As security breaches become more disruptive and expensive, enterprises are increasingly encrypting Internet traffic. But a growing number of cyber criminals are also using encryption — in their case, it’s to avoid detection and spread malware. And they’re using this tool more frequently than the good guys.
According to the most recent Cisco Annual Cybersecurity Report, published today, half of all Internet traffic, both legitimate and malicious, is encrypted as of October 2017. This is up from 38 percent a year earlier. “We saw a 12 percent increase in the overall amount of encrypted Internet traffic,” said Franc Artes, architect, security business group at Cisco.
But Cisco’s report found that the hackers are out-encrypting the companies trying to protect their networks.
During this same one-year period, the percentage of attackers encrypting malware skyrocketed from 19 percent to 70 percent — a 268 percent increase. “They are clearly out-scaling the defenders,” Artes said, referring to the attackers’ use of encryption. “This is specifically designed so they can bypass security detection. The attackers are paying very close attention to how the defenders are running their defense, and they are in some cases exploiting the very practice that is being used.”
Another tool these attackers are exploiting is the cloud, Artes said. “They, like us, are using the cloud, and for the same reasons,” he added. “It can scale. It’s effective. They don’t need as many employees, and [enterprises] can’t just block all of Amazon and all of Google.”
CISOs Rely on Automation, AI
Cisco interviewed 3,600 chief information security officers (CISOs) for the report, which also puts a dollar amount on the cost of attacks.
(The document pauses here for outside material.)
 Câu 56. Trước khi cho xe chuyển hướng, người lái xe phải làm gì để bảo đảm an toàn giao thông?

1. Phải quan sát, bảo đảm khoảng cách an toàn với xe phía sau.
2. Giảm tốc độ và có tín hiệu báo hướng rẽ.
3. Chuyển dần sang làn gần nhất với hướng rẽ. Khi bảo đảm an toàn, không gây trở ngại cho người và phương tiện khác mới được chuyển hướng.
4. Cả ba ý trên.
According to respondents, more than half of all attacks resulted in financial damages of more than $500,000. This includes lost revenue, customers, opportunities, and out-of-pocket costs.
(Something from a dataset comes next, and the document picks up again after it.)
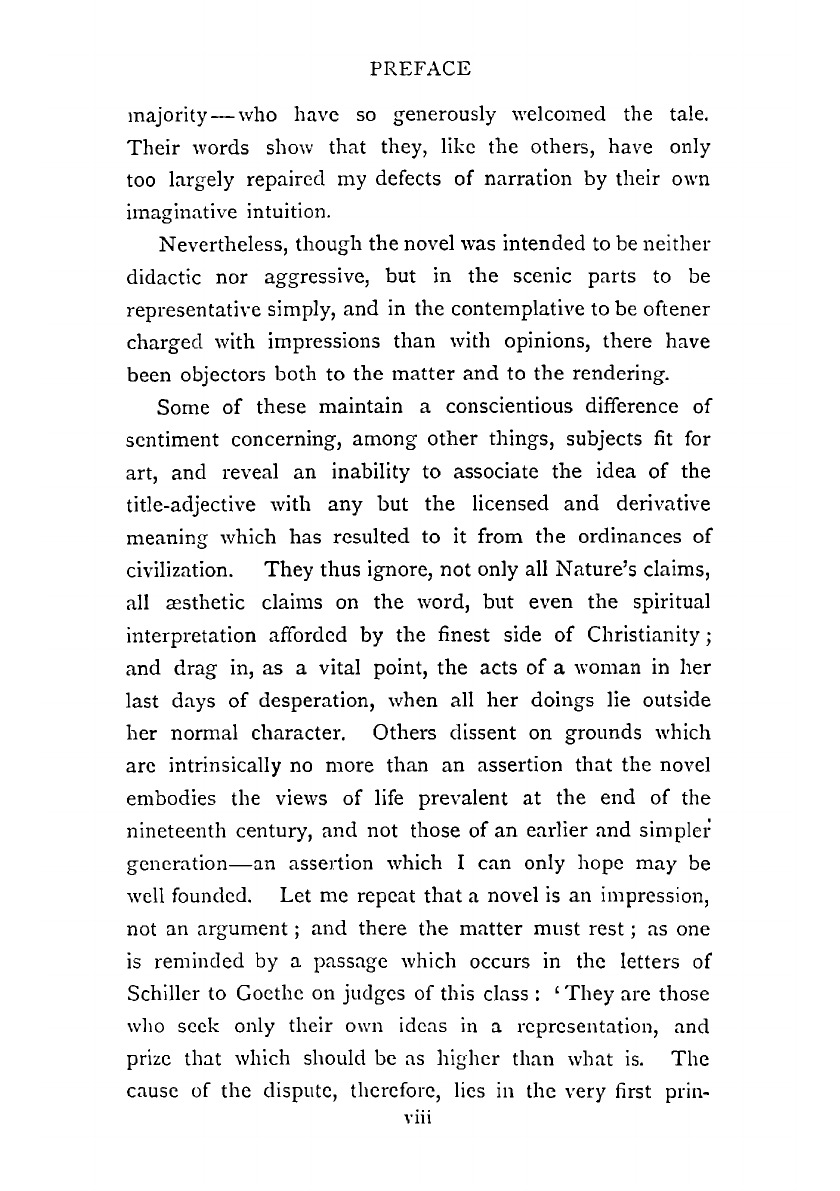 PREFACE

majority—who have so generously welcomed the tale. Their words show that they, like the others, have only too largely repaired my defects of narration by their own imaginative intuition.

Nevertheless, though the novel was intended to be neither didactic nor aggressive, but in the scenic parts to be representative simply, and in the contemplative to be oftener charged with impressions than with opinions, there have been objectors both to the matter and to the rendering.

Some of these maintain a conscientious difference of sentiment concerning, among other things, subjects fit for art, and reveal an inability to associate the idea of the title-adjective with any but the licensed and derivative meaning which has resulted to it from the ordinances of civilization. They thus ignore, not only all Nature's claims, all æsthetic claims on the word, but even the spiritual interpretation afforded by the finest side of Christianity; and drag in, as a vital point, the acts of a woman in her last days of desperation, when all her doings lie outside her normal character. Others dissent on grounds which are intrinsically no more than an assertion that the novel embodies the views of life prevalent at the end of the nineteenth century, and not those of an earlier and simpler generation—an assertion which I can only hope may be well founded. Let me repeat that a novel is an impression, not an argument; and there the matter must rest; as one is reminded by a passage which occurs in the letters of Schiller to Goethe on judges of this class: 'They are those who seek only their own ideas in a representation, and prize that which should be as higher than what is. The cause of the dispute, therefore, lies in the very first prin-

viii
Many of the CISOs surveyed said they use automation and artificial intelligence (AI) to secure their networks. Some 83 percent said they are reliant on automation, and 74 percent said they use AI to reduce the level of effort to secure the organization. Ninety-two percent of security professionals said behavior analytics tools work well.
“They’re trying to augment staffing issues where they can’t find enough staffing, and at the speed at which attacks take place,” Artes said. “It’s literally at the speed of light.”
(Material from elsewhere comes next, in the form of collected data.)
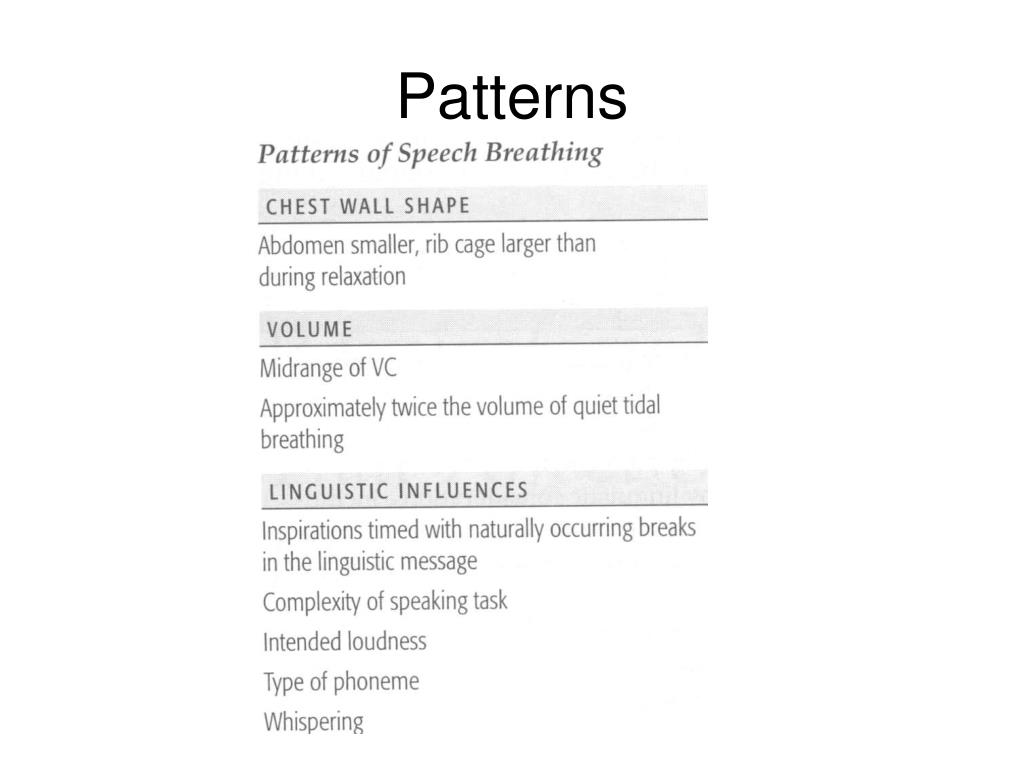 Patterns

Patterns of Speech Breathing

CHEST WALL SHAPE

Abdomen smaller, rib cage larger than during relaxation

VOLUME

Midrange of VC

Approximately twice the volume of quiet tidal breathing

LINGUISTIC INFLUENCES

Inspirations timed with naturally occurring breaks in the linguistic message

Complexity of speaking task

Intended loudness

Type of phoneme

Whispering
Cisco also found that companies that use a larger number of security vendors reported a higher degree of orchestration challenges. Of the organizations that employ between one and five vendors, only 8 percent said they found orchestration of these various security products to be “somewhat” or “very challenging.” On the other end of the spectrum, 55 percent of respondents that use 50 or more vendors said orchestration is somewhat or very challenging.
Uninvestigated security alerts still create a huge business risk, according to the report. It found 44 percent of all alerts are not investigated. Of the investigated alerts that are legitimate threats, about half (49 percent) are not remediated.
Cisco’s Security Recommendations
The report ends with a list of recommendations that companies can take to boost their security posture. This includes adhering to corporate policies and practices when it comes to things like patching.
Artes points to the global WannaCry randsomware attack as an example of this one. It targeted Microsoft Windows operating systems that hadn’t been patched even though Microsoft had released patches for the exploit. “This is basic patch management that still isn’t being done effectively,” he said.
Both IT and security teams need to assume ownership of Internet of Things (IoT) device security, the report says. This includes scanning them, updating firmware, and other security reviews.
Additionally, companies should review third-party efficacy testing of security technologies and trust third-parties’ — not vendors’ own testing results — to determine best-of-breed products.
Companies should also back up data often and test restoration procedures — as well as their security response procedures themselves. “Pay for and utilize penetration testing,” Artes said. “What companies are often not doing is measuring: ‘were we faster or slower at detecting a hacker, or at remediating damage?’ It’s not a question of will we get hacked. It’s when we get hacked, how will we respond and have we been practicing.”